President of Awami Workers Party
- In office 2016 – 1 December 2018
- Succeeded by: Yousuf Mustikhan

Chairman of Awami Workers Party
- In office 2012–2016

Personal details
- Born: Fanoos Gujjar 1958 Buner, Khyber Pakhtunkhwa, Pakistan
- Died: December 1, 2018 (aged 59–60) Buner, Khyber Pakhtunkhwa, Pakistan
- Party: Awami Workers Party (2012-2018)
- Other political affiliations: Awami Party Pakistan (1990-2012) National Awami Party (1980-1990)
- Occupation: Politician
- Known for: Founding chairperson and president of the socialist political party, Awami Workers Party

= Fanoos Gujjar =

Pakistani politician (1958–2018)

Fanoos Gujjar (Urdu: فانوس گجر) (1958 - December 1, 2018) was a left-wing Pakistani politician from Buner, Khyber Pakhtunkhwa. He was the founding chairperson and president of Awami Workers Party. He spent his life in grass root struggle for the rights of minorities, workers, peasants, women and students.

==Early life and education==
Fanoos was born in 1958 in union council Chagharzai, Buner, Khyber Pakhtunkhwa, in the house of Haji Zafar Khan, in a family of Muslim Gujjars. He received his initial education in the district Buner and graduation from the Buner Government College and later in Lahore.

→ **Records shown**:
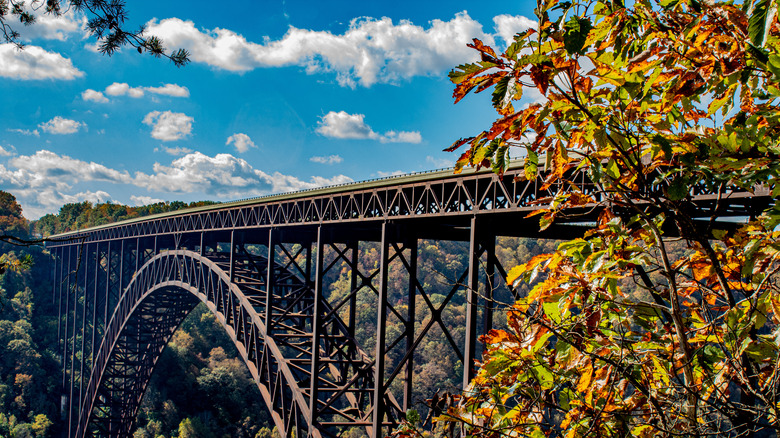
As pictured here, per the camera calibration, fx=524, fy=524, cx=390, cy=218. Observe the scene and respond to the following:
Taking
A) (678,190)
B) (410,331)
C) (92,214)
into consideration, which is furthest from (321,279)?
(92,214)

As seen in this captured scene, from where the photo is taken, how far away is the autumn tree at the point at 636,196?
2.05 metres

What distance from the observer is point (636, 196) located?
2.47 meters

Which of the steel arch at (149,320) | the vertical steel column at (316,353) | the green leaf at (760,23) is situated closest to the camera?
the green leaf at (760,23)

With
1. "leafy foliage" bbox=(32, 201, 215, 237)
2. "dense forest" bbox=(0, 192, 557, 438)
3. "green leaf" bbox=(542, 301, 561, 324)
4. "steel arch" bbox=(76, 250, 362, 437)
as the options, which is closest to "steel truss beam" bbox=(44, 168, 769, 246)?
"green leaf" bbox=(542, 301, 561, 324)

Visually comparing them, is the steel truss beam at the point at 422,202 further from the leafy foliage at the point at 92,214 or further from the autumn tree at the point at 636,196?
the leafy foliage at the point at 92,214

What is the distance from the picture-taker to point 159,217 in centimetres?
2802

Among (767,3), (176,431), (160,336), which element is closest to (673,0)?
(767,3)

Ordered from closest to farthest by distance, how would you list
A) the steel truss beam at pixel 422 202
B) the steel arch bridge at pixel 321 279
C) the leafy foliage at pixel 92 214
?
the steel truss beam at pixel 422 202, the steel arch bridge at pixel 321 279, the leafy foliage at pixel 92 214

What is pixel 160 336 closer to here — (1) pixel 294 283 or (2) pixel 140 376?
(2) pixel 140 376

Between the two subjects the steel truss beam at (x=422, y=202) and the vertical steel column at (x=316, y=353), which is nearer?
the steel truss beam at (x=422, y=202)

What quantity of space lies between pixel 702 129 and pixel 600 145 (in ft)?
1.83

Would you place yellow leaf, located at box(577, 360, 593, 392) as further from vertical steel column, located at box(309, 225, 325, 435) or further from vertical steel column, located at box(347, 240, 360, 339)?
vertical steel column, located at box(347, 240, 360, 339)

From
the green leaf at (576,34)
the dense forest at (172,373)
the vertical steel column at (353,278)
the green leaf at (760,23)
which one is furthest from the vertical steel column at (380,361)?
the dense forest at (172,373)

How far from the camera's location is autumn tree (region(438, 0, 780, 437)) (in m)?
2.05
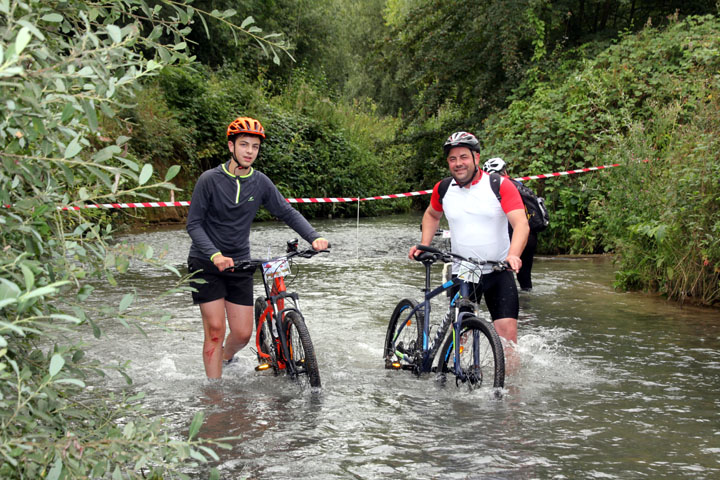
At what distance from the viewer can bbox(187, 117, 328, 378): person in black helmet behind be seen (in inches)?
249

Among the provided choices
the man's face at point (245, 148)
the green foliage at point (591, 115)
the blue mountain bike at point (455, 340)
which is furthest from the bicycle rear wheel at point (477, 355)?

→ **Required task**: From the Fanoos Gujjar biography, list every group whose rights he is said to have struggled for.

→ **Answer to this exercise**: Minorities, workers, peasants, women, students